Yates and others say they bring a solution to Texas’ electricity challenges that is water-wise, fast to deploy, and matches market needs.
“Where the opportunity lies now for solar is in this conversation,” says Carrie Cullen Hitt, senior vice president of state affairs at the Solar Energy Industries Association (SEIA). “How can solar help with some of these major issues staring Texas in the face?”
Some 64 megawatts of solar were built in Texas last year, ranking the state 10th for new capacity. But oh, the potential. The SEIA says Texas could accommodate more than twice the solar generation capacity of any other state. Its rooftops alone could host 60,000 megawatts.
The solar development that has occurred in Texas so far is driven largely by municipal utilities, such as Austin Energy, responding to “specific civic interest,” says Hitt.

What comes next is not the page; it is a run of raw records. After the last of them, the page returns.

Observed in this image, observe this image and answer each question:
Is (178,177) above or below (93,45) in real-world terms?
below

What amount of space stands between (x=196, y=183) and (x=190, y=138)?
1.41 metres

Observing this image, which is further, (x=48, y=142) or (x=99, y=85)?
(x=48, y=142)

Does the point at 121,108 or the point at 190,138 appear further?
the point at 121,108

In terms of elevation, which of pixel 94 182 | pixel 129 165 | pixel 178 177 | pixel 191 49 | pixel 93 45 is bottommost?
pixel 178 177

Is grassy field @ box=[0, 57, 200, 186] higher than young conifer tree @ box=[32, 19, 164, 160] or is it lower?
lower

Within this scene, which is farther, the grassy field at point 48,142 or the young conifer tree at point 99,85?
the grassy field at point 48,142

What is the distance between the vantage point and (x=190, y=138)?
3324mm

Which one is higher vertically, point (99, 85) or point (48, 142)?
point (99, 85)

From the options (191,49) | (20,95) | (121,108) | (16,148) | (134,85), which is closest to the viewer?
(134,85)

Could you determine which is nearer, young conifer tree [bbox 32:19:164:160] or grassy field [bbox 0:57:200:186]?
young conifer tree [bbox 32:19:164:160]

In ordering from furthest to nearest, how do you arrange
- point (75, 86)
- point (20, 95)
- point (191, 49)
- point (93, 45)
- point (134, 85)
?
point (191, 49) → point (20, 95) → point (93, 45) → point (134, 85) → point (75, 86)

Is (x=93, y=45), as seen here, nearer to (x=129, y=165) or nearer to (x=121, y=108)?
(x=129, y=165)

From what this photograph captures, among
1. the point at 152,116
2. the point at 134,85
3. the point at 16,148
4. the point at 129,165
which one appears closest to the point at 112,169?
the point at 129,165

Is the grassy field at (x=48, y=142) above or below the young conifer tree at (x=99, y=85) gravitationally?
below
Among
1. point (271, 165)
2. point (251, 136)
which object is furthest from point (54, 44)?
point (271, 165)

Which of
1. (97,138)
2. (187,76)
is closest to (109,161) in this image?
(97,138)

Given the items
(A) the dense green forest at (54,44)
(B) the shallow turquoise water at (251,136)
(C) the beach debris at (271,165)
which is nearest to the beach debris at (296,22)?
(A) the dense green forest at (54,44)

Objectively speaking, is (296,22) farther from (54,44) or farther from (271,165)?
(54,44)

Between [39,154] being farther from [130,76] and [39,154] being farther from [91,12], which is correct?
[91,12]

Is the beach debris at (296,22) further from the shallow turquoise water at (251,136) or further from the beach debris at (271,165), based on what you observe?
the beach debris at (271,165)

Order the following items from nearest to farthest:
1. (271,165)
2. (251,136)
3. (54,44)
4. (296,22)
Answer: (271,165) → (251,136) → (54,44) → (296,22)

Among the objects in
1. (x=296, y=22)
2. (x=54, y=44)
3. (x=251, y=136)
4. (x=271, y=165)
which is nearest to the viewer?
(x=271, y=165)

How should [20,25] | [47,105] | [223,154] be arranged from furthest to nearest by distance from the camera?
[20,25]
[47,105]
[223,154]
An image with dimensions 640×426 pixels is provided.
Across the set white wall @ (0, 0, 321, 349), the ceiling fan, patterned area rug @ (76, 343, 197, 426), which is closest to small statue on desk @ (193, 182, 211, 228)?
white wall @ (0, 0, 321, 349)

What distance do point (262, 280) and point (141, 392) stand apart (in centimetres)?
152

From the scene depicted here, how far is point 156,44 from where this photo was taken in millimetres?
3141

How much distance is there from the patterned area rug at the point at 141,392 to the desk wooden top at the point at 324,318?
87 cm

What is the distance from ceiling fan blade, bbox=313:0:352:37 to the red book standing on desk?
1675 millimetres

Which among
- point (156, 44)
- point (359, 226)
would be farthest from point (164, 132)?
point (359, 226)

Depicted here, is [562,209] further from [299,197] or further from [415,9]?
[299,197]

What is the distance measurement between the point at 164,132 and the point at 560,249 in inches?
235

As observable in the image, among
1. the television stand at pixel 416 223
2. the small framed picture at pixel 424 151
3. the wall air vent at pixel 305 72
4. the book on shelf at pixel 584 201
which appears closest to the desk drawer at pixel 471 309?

Though it has plenty of sunshine, Texas lacks a broad policy to spur the solar industry. It has not shied away from the other leading renewable energy source, however.
In 1999, under then-Gov. George W. Bush, Texas enacted a pioneering renewable energy mandate that propelled the state—blessed with the best wind resources in the country—toward wind-energy leadership. An expanded renewable energy mandate and a mechanism for driving construction of transmission lines connecting the state’s windy west with urban demand centers contributed to a decade-long wind bonanza.
Texas had more than 10.4 gigawatts of commercial wind turbines in operation that supplied 9.2 percent of the state’s electricity in 2012. On a windy evening in February of this year, wind generation supplied a record 28 percent of electricity used in the three-quarters of the state managed by the Electric Reliability Council of Texas (ERCOT), which operates the state’s grid and manages its deregulated electricity market.
Despite that, Texas—one of the few states in the country with growing electricity demand—faces generation capacity shortages.
On Wednesday, ERCOT confirmed its earlier prediction of an abnormally hot summer, with electricity demand likely to break a record set in August 2011, and edging uncomfortably close to total available generation. The ERCOT asks people to conserve power when the grid is nearing its limit, and again faces “the possibility of rotating outages if needed to protect the grid” in extreme conditions, ERCOT executive advisor Kent Saathoff said in a statement.